Something big is happening. But it’s not what the viral essay suggests. We’re not witnessing the extinction of knowledge work. We’re witnessing the latest abstraction layer shift in a pattern that’s as old as computing itself. The Assembly programmers who learned C thrived. The sysadmins who learned cloud thrived. The practitioners who learn to work at the AI layer will thrive.

The ones who won’t thrive are the ones who either panic and freeze, or who dismiss the shift entirely. Both responses are wrong. The correct response is the same one that’s worked at every previous transition:

learn the new tool, understand its limits, and bring the expertise that the tool can’t replicate

.

Every abstraction layer shift looked like the end of an era. Every one turned out to be the beginning of a bigger one. This time is no different — not because the technology is less powerful, but because the pattern is exactly the same.
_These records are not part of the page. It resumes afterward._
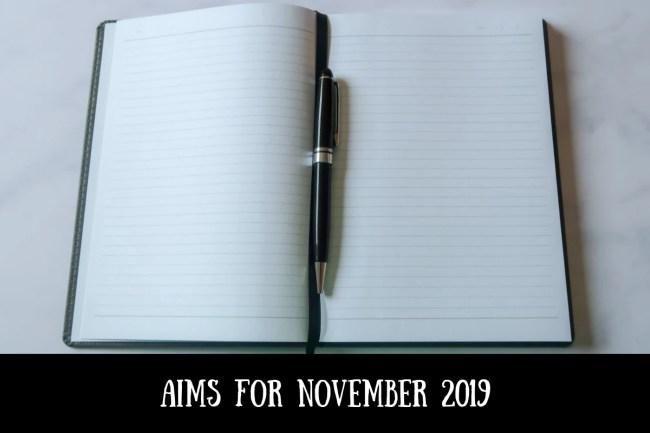 Aims for November 2019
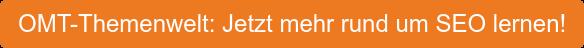 OMT-Themenwelt: Jetzt mehr rund um SEO lernen!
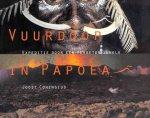 Cohensius, Joost - Vuurdoop in Papoea. Expeditie door een vergeten jungle.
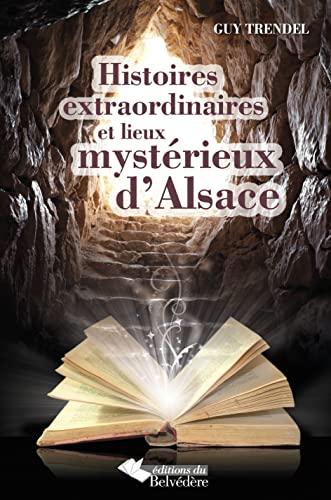 9782884192286: Histoires extraordinaires et lieux myst�rieux d'Alsace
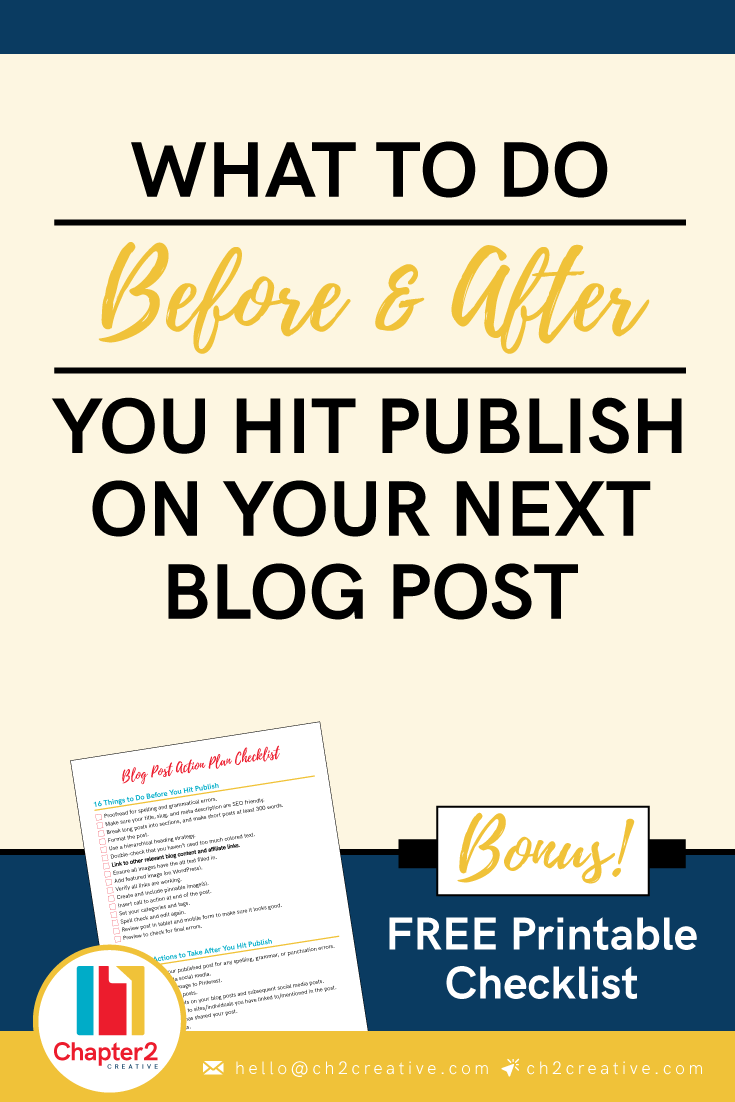 What to Do Before & After You Hit Publish on Your Next Blog Post   Chapter 2 Creative Branding & Design Blog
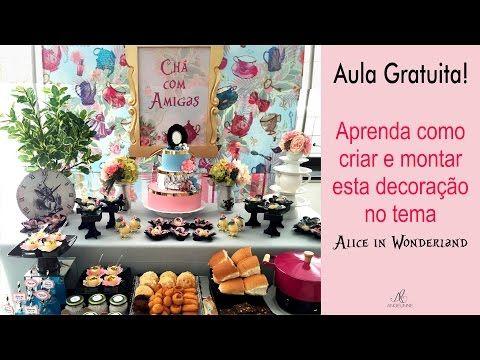 Aula gratuita: Como Montar Decoração de Festa no Tema Alice - YouTube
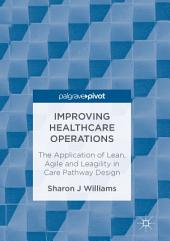 Improving Healthcare Operations: The Application of Lean, Agile and Leagility in Care Pathway Design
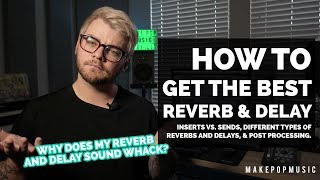 The Basic & No-So-Basic Ways To Use Reverbs & Delays | Make Pop Music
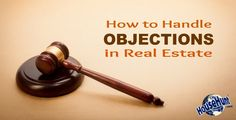 Too many Realtors view objections from the client as a bad thing. Here's how to handle objections in a way that will actually boost your business!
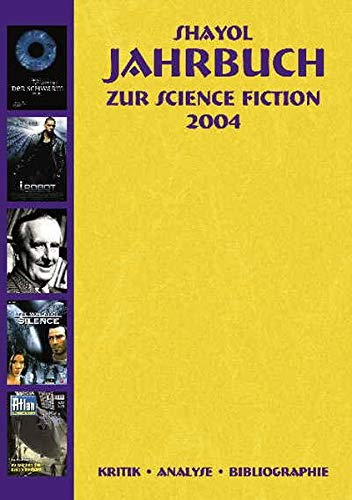 Shayol jahrbuch zur Science Fiction 2004: Klotz, Udo / Neumann, Hans-Peter (eds.)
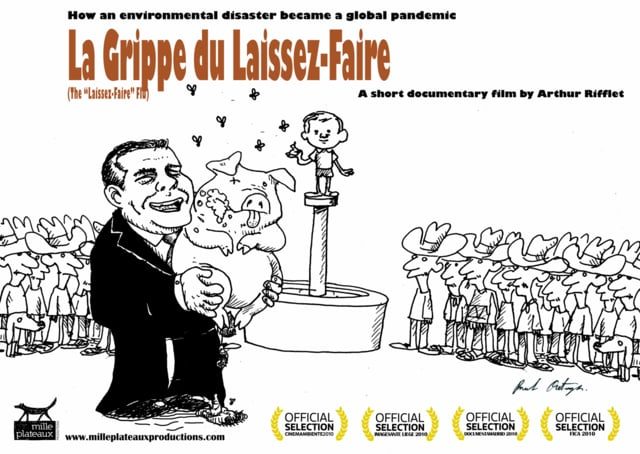 Documentaire La grippe du laissez-faire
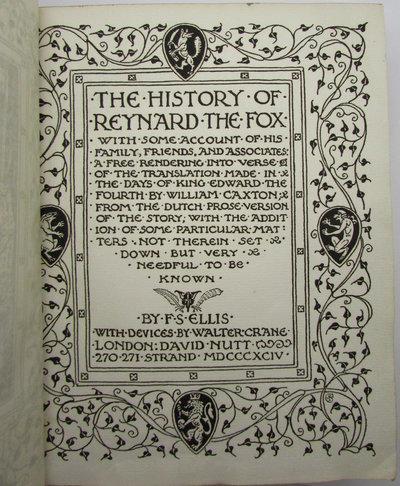 The History of Reynard the Fox. by ELLIS, F.S.
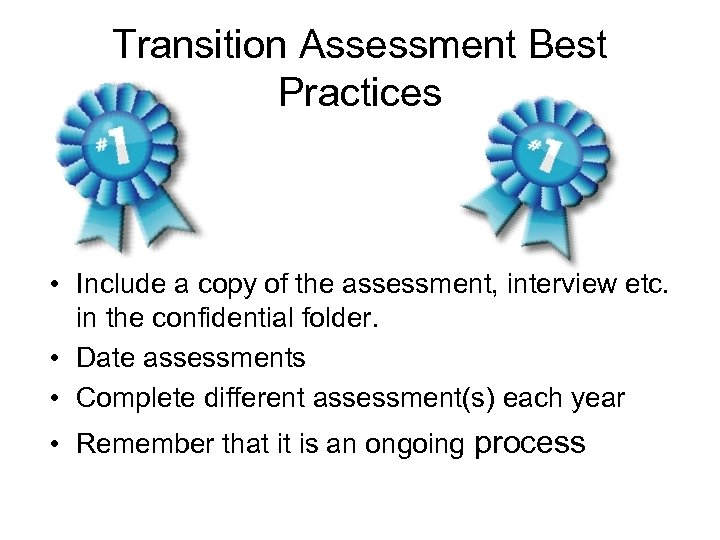 Transition Assessment Best Practices • Include a copy of the assessment, interview etc. in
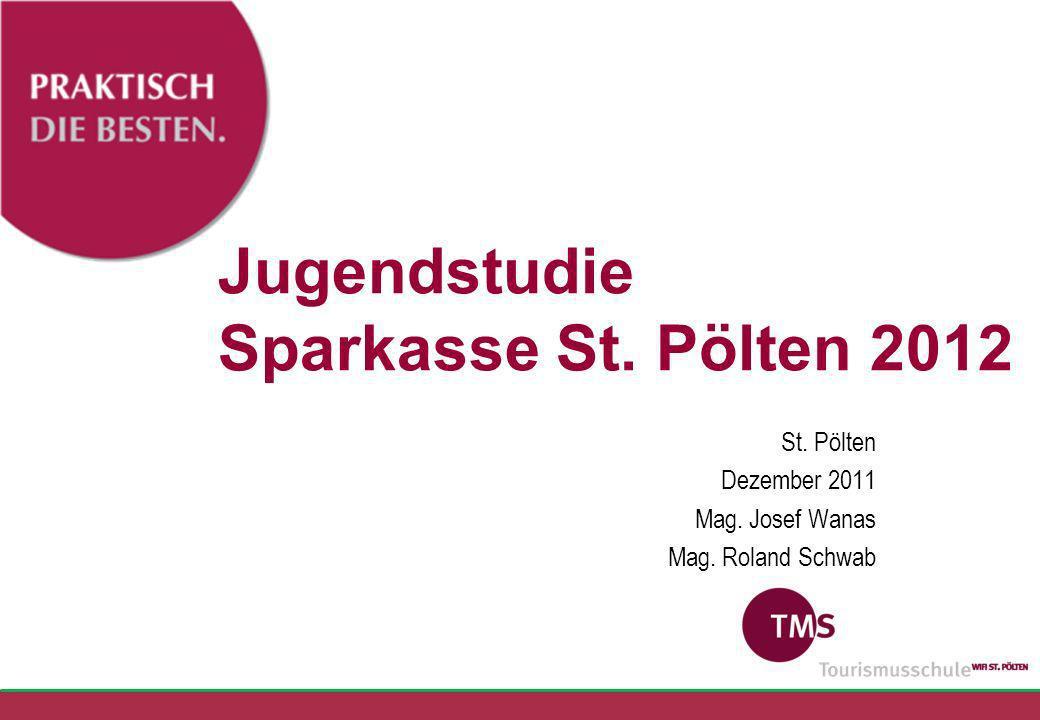 Jugendstudie Sparkasse St. Pölten 2012 St. Pölten Dezember 2011 Mag. Josef Wanas Mag. Roland Schwab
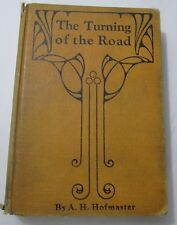 The Turning of the Road by A. H. Hofmaster (Hardcover, 1930) Mission Press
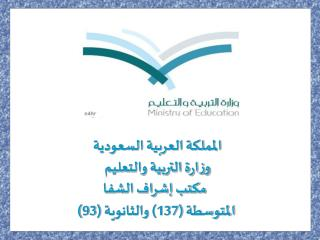 المملكة العربية السعودية وزارة التربية والتعليم   مكتب إشراف الشفا  المتوسطة (137) والثانوية (93)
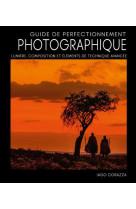 Guide de perfectionnement photographique - lumiere, composition et elements de photographie avancee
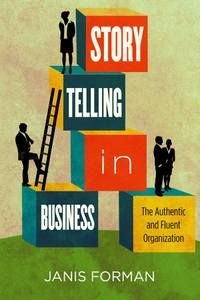 Storytelling in Business : The Authentic and Fluent Organization / Janis Forman. Toledo campus. Call number: HD 30.3 .F66 2013.
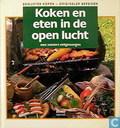 Koken en eten in de open lucht; een zomers eetgenoegen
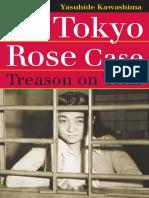 The Tokyo Rose Case, Treason on Trial - Yasuhide Kawashima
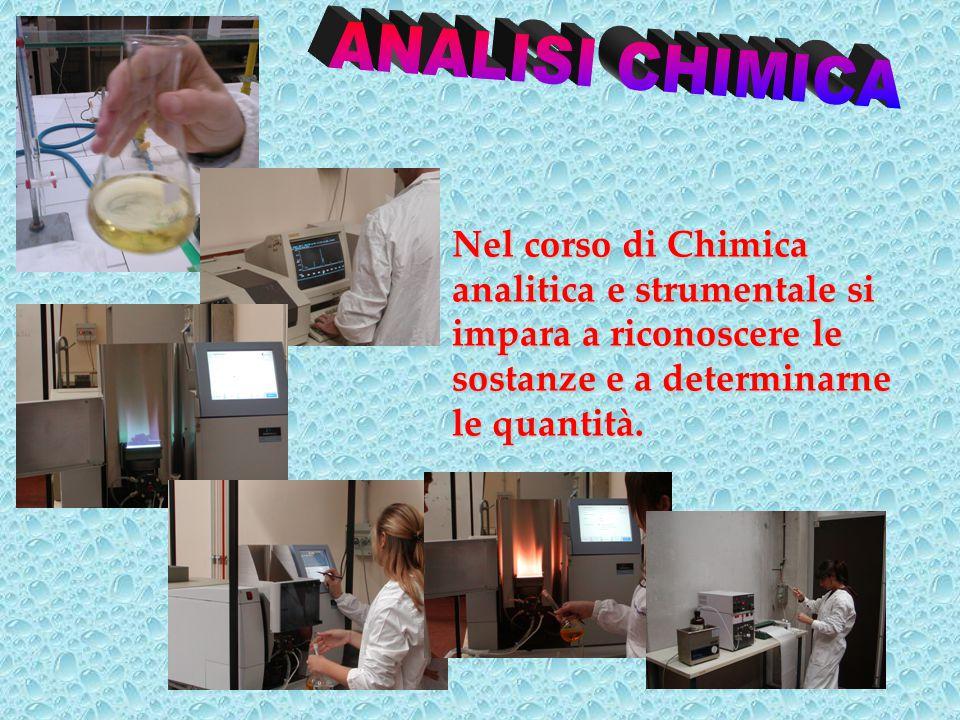 Nel corso di Chimica analitica e strumentale si impara a riconoscere le sostanze e a determinarne le quantità.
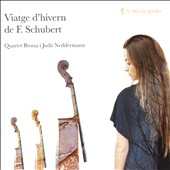 Schubert's Winter Journey / Judit Neddrmann, voice; Brossa String Quartet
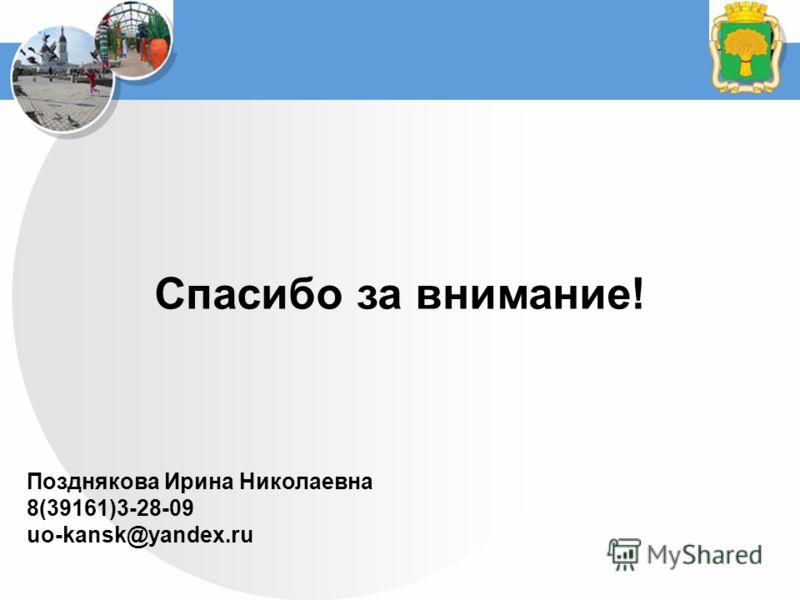 Спасибо за внимание! Позднякова Ирина Николаевна 8(39161)3-28-09 uo-kansk@yandex.ru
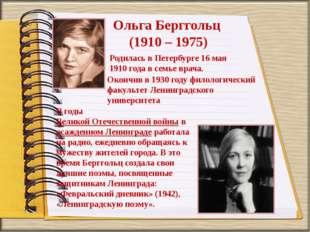 Ольга Берггольц (1910 – 1975) Родилась в Петербурге 16 мая 1910 года в семье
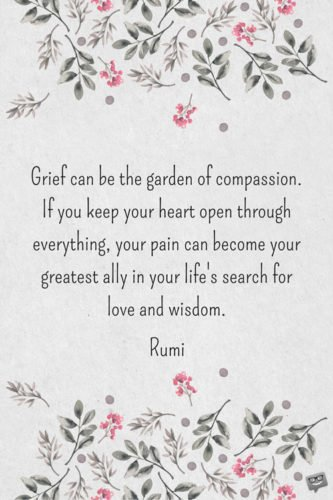 Grief can be the garden of compassion. If you keep your heart open through everything, your pain can become your greatest ally in your life's search for love and wisdom. Rumi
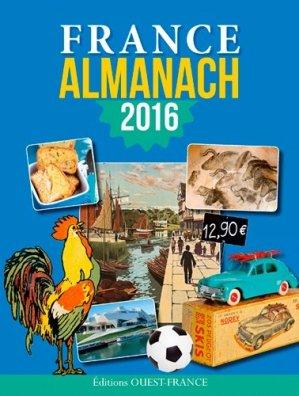 Almanach France 2016 - Ouest-France - 9782737367335 -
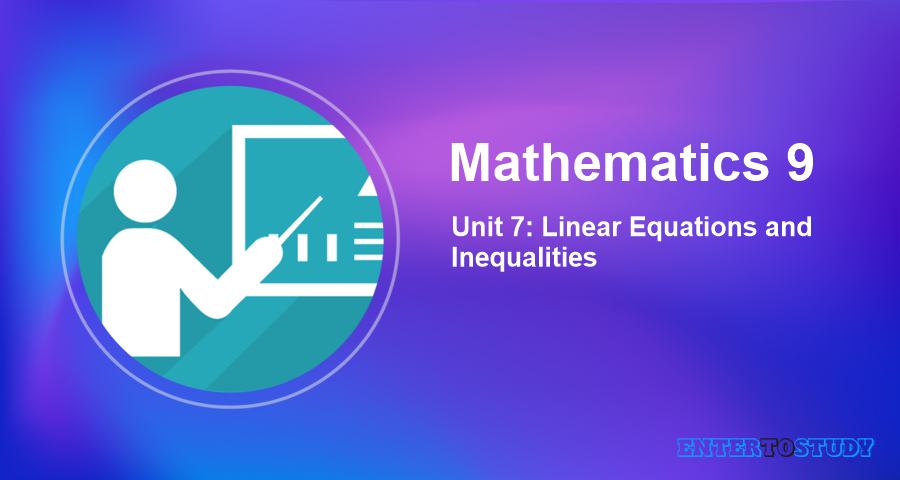 Mathematics 9th Unit 7: Linear Equations and Inequalities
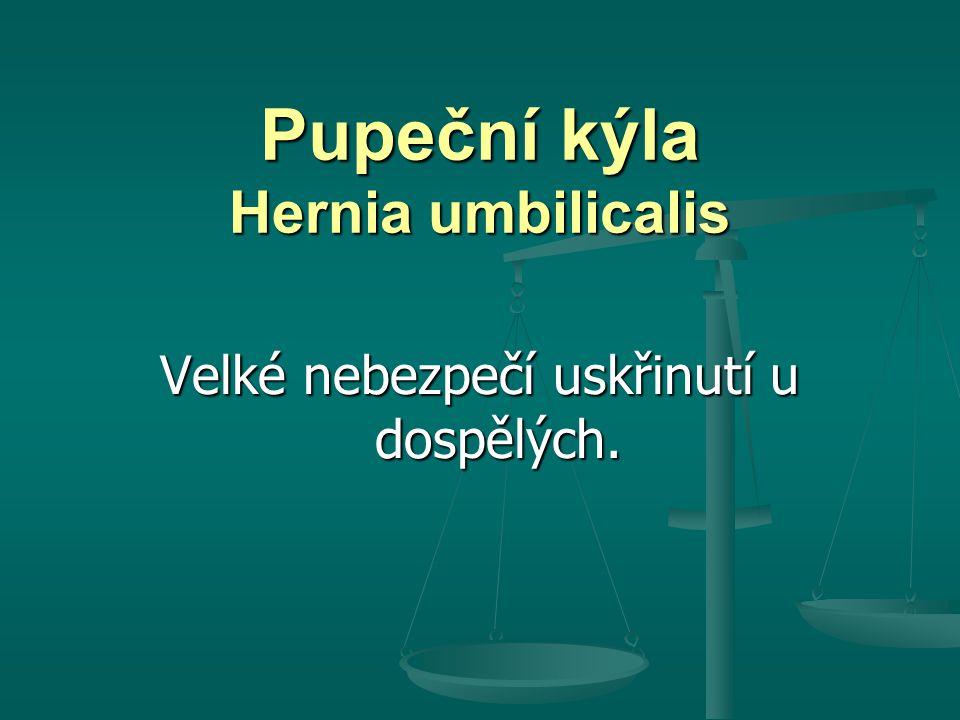 Pupeční kýla Hernia umbilicalis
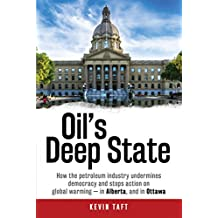 Oil's Deep State: How the petroleum industry undermines democracy and stops action on global warming - in  Alberta, and in Ottawa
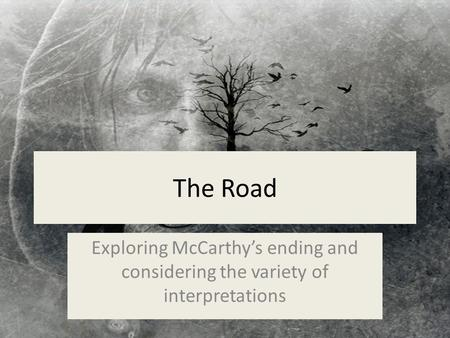 The Road Exploring McCarthy's ending and considering the variety of interpretations.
Written in February 2026 by Laurent Goudet, in response to the viral AI essay by Matt Shumer.

Frequently Asked Questions

What is the AI abstraction layer argument?

AI is the next abstraction layer in computing, following the pattern of Assembly → C → SQL → cloud. Each layer killed the old workflow but created a more powerful one. AI shifts the job from writing code to defining intent and verifying output.

What is the 90/10 problem with AI?

AI handles 90% of a task brilliantly but often fails at the last 10%, which is where actual expertise lives — production context, edge cases, institutional knowledge, and domain judgment that no model captures.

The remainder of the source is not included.